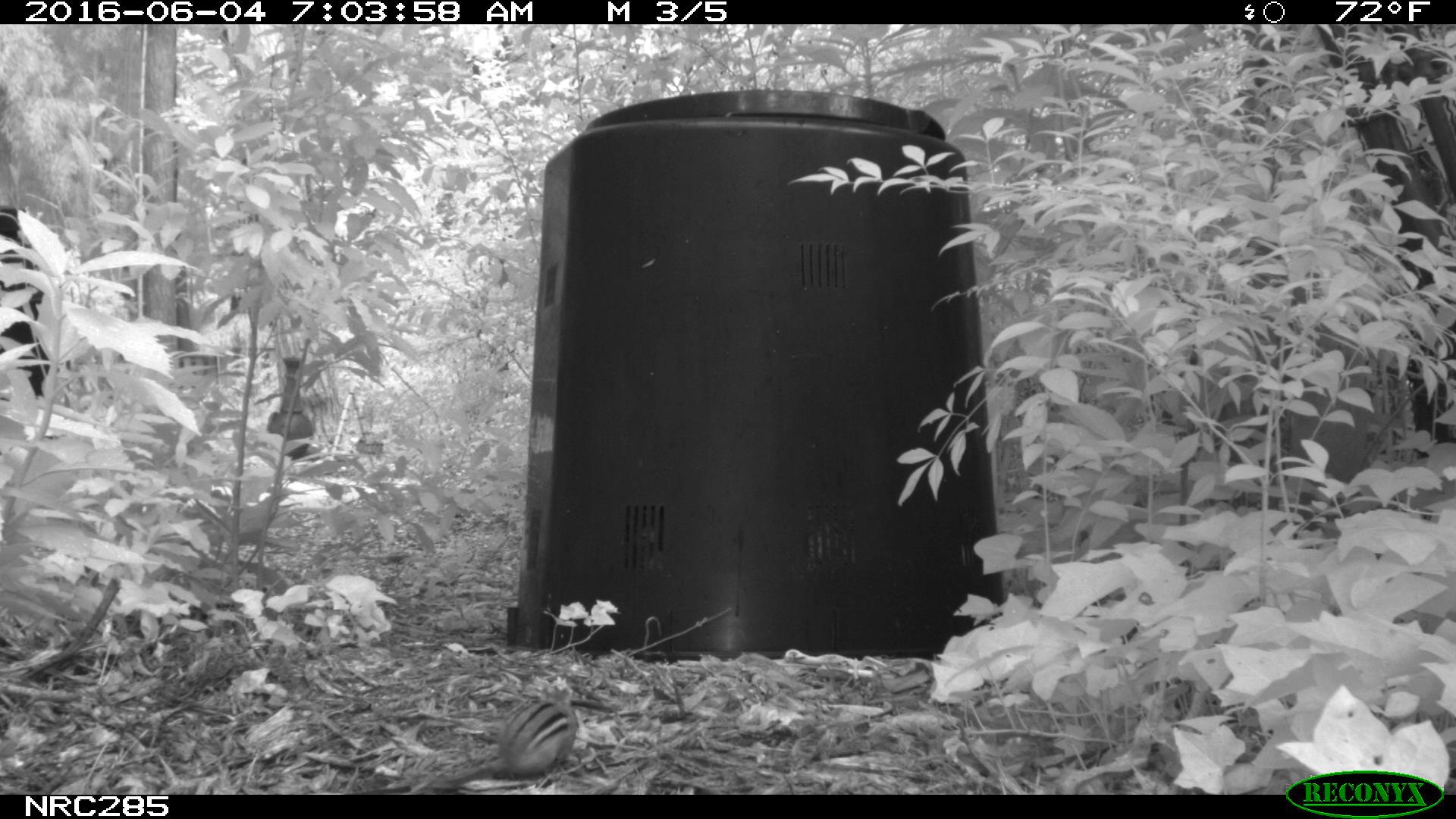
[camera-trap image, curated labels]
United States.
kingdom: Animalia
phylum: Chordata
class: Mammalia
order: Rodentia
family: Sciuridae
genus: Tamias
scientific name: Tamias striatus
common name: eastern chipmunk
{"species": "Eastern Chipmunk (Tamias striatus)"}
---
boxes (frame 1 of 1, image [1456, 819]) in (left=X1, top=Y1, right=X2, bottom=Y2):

++++++++++++++++++++

Task brief -
From the entries, copy every line in which the string "image" can be found.

Response to the task -
[camera-trap image, curated labels]
boxes (frame 1 of 1, image [1456, 819]) in (left=X1, top=Y1, right=X2, bottom=Y2):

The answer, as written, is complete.